What a worship service we had this morning!
We started our morning with a festive mood. Our music today was provided by an incredible jazz group, and the first song they played for us was “We are marching in the Light of God.” We sang and danced and clapped along, and before we knew, the diocese of Fort Worth had started a congo line through the worship space. This congo line was greatly increased by finding a group of youth representing Episcopal camp and conference center. They know how to dance a congo line!
The jazz ensemble added an entirely different feel to our worship. I particularly liked the way we prayed the psalm together. The cantor led us in a refrain and we joined her, and then for the verses, we prayed them in unison while the jazz group played behind us. It really reinforced the poetry of the psalter.
We commemorated Isabel Florence Hapgood and the readings appointed for her feature visions from Isaiah and the Revelation to John. In her sermon, [read it or watch it online] the Rev. Gay Clark Jennings, president of the House of Deputies, reminded us that visions point to a reality that is beyond what mere human words can contain. She went on to spin an imagination of what it would be like if John of Patmos were to bring his visions to the convention floor. She said:
I was born well before computers and online culture transformed the world and transformed the church, but I know what a mashup is and I’ve wondered what would happen if John of Patmos ran headlong into the House of Deputies. I think it might sound something like this: I saw the temple filled with deputies in shimmering raiment and a creature with six arms and a voting device in each one said, “I rise to a point of personal privilege during which I would also like to amend the amendment on the previous motion and immediately end debate and refer the resolution back to the parallel committee for further consideration.” And the Lamb, in a voice that caused all to tremble said, “Sit down deputy. You are out of order.”
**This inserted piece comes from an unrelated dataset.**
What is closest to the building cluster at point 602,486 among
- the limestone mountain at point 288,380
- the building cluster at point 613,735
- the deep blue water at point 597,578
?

And she encouraged us to seek solutions that aren’t just efficient or affordable, but to go after solutions that serve the kingdom. She reminded us that this work would be hard and tiring, but that is the case of wrestling with the kingdom of God. But, she said, “Count it all as blessing.” And you know the deputation from Fort Worth will be living those words in the week to come.
One of my very favorite moments of worship at convention has been watching the table get loaded up with the bread and wine at the Offertory. A stream of deacons and lay people from all over the Church bring the gifts forward, one after another. Watching from the congregation, I wonder how it’s all going to fit. It does, of course, and I am struck each time, this abundance is not just a symbol, this is the food for the body. This is what it takes to feed this Church, to send the Body of Christ on to its work.
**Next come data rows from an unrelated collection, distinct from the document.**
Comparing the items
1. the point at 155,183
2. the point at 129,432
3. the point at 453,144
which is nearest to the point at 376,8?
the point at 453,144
One more special moment from worship today: there’s a children’s program at Convention. Children of deputies and bishops come to worship with us and then spend the day together in their own activities. One of our youngest worshippers added his or her “AMEN” in a loud, clear, sweat voice after each congregational AMEN. It was its own kind of music.
Today members of our deputation served as Chalice Bearers, Brent Walker and Jordan Ware, and I couldn’t resist sneaking over to take pictures of them.
The Rt. Rev. Mary Glaspool of Los Angeles was our celebrant today, and her blessing included this line that I’ll conclude with, too:
“The world is too dangerous for anything but truth and too small for anything but love.”